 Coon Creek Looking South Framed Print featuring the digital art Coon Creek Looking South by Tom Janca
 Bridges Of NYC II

==

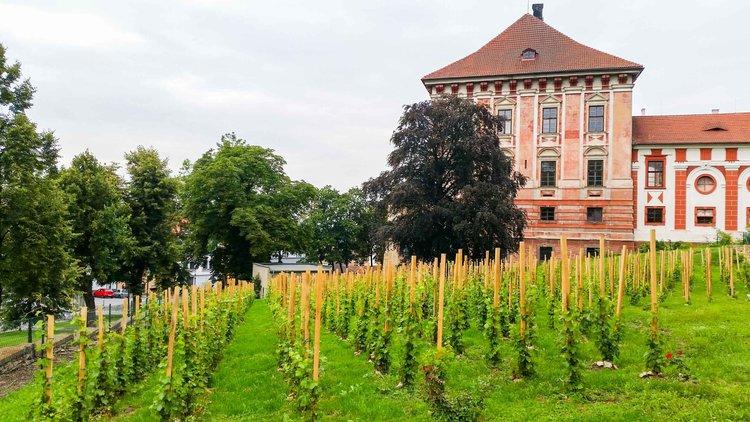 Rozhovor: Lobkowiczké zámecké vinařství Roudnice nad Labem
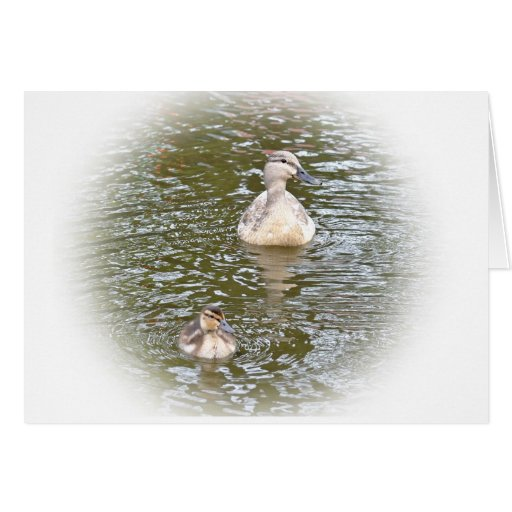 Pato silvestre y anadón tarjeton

• Exercise: Starting at the line above that contains "Rozhovor: Lobkowiczké zámecké", transcribe every line exactly through the line that contains "Pato silvestre y anadón tarjeton", including that last one, and skip the pictures.

• Your response:
 Rozhovor: Lobkowiczké zámecké vinařství Roudnice nad Labem
 Pato silvestre y anadón tarjeton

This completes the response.